According to the results, Lasso regression once again produces the smallest correlation coefficient.

Question 23

Instead of R squared, we now use MSE when using ridge regression. One thing to note is that the optimal value for MSE is the smallest, not the biggest. Therefore, we use the command idx = np.argmin(rid_te_mse) instead of np.argmax() since we want to minimize the value. The rest of the codes is pretty much the same as what we did in question 19.

a_range = np.linspace(20, 30, 101)

k = 20

avg_tr_score=[]
avg_te_score=[]
avg_tr_mse = []
avg_te_mse = []

for a in a_range:
    rid_reg = Ridge(alpha=a)
    train_scores,test_scores, train_mse, test_mse = DoKFold(rid_reg,X,y,k)
    avg_tr_score.append(np.mean(train_scores))
    avg_te_score.append(np.mean(test_scores))
    avg_tr_mse.append(np.mean(train_mse))
    avg_te_mse.append(np.mean(test_mse))

idx = np.argmin(avg_te_mse)
print(avg_tr_score[idx], avg_te_score[idx], avg_tr_mse[idx], avg_te_mse[idx])
print('Optimal alpha value: ' + format(a_range[idx], '.3f'))

The optimal value I obtained by using MSE is different from the one using R squared. The optimal value in this case is 26.1 while it is 25.8 when using R squared.

Question 24

To find the optimal value for Lasso regression using MSE, we also need to modify the codes using idx = np.argmin(las_te_mse) since the smaller the MSE, the better.

a_range = np.linspace(0.001, 0.003, 101)

k = 20

avg_tr_score=[]
avg_te_score=[]
avg_tr_mse = []
avg_te_mse = []

for a in a_range:
    las_reg = Lasso(alpha=a)
    train_scores,test_scores, train_mse, test_mse = DoKFold(las_reg,X,y,k)
    avg_tr_score.append(np.mean(train_scores))
    avg_te_score.append(np.mean(test_scores))
    avg_tr_mse.append(np.mean(train_mse))
    avg_te_mse.append(np.mean(test_mse))

idx = np.argmin(avg_te_mse)
print(avg_tr_score[idx], avg_te_score[idx], avg_tr_mse[idx], avg_te_mse[idx])
print('Optimal alpha value: ' + format(a_range[idx], '.3f'))

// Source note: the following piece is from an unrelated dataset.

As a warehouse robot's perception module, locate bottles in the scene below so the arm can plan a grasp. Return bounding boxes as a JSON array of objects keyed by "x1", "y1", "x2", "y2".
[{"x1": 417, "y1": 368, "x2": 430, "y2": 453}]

The optimal values using MSE and R squared for Lasso regression are both 0.00186.

Final Reflection

I got everything right for the midterm. I probably struggled most with how to implement MSE when doing regression, but later I figured out it was because I forgot to minimize MSE. Overall, the midterm was quite challenging for me.